(Visual spatial reasoning lines)
╔══
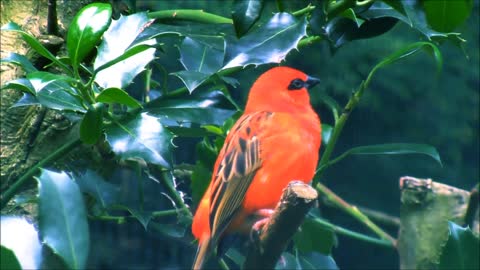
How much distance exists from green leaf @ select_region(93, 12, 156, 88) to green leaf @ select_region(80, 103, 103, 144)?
5cm

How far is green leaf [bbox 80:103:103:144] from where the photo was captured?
131cm

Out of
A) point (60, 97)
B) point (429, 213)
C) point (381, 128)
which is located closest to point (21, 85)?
point (60, 97)

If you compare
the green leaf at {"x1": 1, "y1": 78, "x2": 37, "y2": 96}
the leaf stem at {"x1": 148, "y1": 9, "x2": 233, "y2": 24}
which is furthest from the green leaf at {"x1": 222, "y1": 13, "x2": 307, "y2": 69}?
the green leaf at {"x1": 1, "y1": 78, "x2": 37, "y2": 96}

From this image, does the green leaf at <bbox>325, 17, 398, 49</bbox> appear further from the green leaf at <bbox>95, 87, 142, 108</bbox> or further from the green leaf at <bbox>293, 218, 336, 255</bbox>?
the green leaf at <bbox>293, 218, 336, 255</bbox>

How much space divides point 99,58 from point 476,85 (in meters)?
2.33

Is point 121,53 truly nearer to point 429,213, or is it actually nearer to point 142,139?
point 142,139

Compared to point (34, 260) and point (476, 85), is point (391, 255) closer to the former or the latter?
point (476, 85)

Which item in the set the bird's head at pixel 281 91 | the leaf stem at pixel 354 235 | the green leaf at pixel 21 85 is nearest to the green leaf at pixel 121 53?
the green leaf at pixel 21 85

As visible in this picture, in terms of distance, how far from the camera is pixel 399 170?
349cm

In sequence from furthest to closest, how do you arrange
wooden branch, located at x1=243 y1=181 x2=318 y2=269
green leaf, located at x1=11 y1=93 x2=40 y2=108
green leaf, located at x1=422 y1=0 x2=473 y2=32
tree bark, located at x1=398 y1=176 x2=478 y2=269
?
tree bark, located at x1=398 y1=176 x2=478 y2=269
green leaf, located at x1=11 y1=93 x2=40 y2=108
wooden branch, located at x1=243 y1=181 x2=318 y2=269
green leaf, located at x1=422 y1=0 x2=473 y2=32

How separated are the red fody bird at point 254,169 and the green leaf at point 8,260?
54cm

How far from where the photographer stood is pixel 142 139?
1.33m

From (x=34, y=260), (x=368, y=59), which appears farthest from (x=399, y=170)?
(x=34, y=260)

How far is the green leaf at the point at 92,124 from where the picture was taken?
1.31 metres
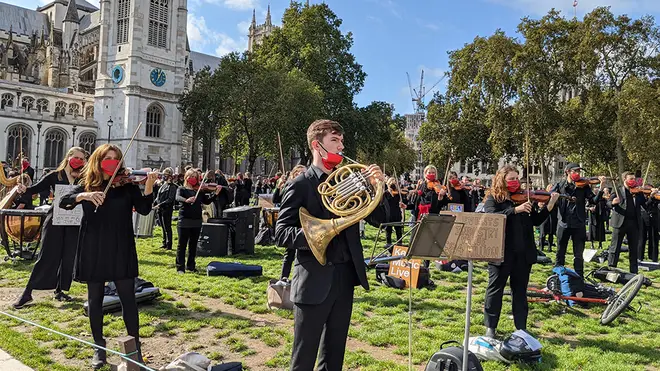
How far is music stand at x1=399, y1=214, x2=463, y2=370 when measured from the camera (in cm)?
354

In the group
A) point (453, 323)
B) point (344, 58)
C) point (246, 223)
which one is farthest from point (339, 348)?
point (344, 58)

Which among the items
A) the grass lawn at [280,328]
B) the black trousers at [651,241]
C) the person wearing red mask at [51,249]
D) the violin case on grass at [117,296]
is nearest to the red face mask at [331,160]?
the grass lawn at [280,328]

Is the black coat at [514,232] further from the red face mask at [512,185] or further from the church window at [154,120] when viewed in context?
the church window at [154,120]

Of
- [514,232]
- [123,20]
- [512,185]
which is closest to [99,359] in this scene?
[514,232]

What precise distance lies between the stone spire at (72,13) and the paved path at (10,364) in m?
73.9

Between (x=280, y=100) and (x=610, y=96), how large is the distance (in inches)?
927

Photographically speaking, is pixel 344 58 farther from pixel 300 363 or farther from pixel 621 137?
pixel 300 363

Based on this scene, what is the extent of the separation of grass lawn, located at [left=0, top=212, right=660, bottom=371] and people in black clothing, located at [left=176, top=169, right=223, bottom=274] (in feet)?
2.15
╚══
To do:
Please rewrite the lines in full, starting at the line containing "What precise distance" and ending at the last line, with every number in the answers (distances and pixel coordinates) offset upward by 116.

Result for this exercise:
What precise distance lies between the stone spire at (72,13) and the paved path at (10,364) in m?
189.9

Between (x=280, y=100) and (x=610, y=96), how large is the distance (in inches)?
1043

Photographically speaking, is pixel 344 58 farther from pixel 300 363 or farther from pixel 621 137?
pixel 416 479

Based on this scene, what is the extent of the separation of grass lawn, located at [left=0, top=212, right=660, bottom=371] and people in black clothing, located at [left=176, top=169, right=223, bottom=274] (in feet)?
118.15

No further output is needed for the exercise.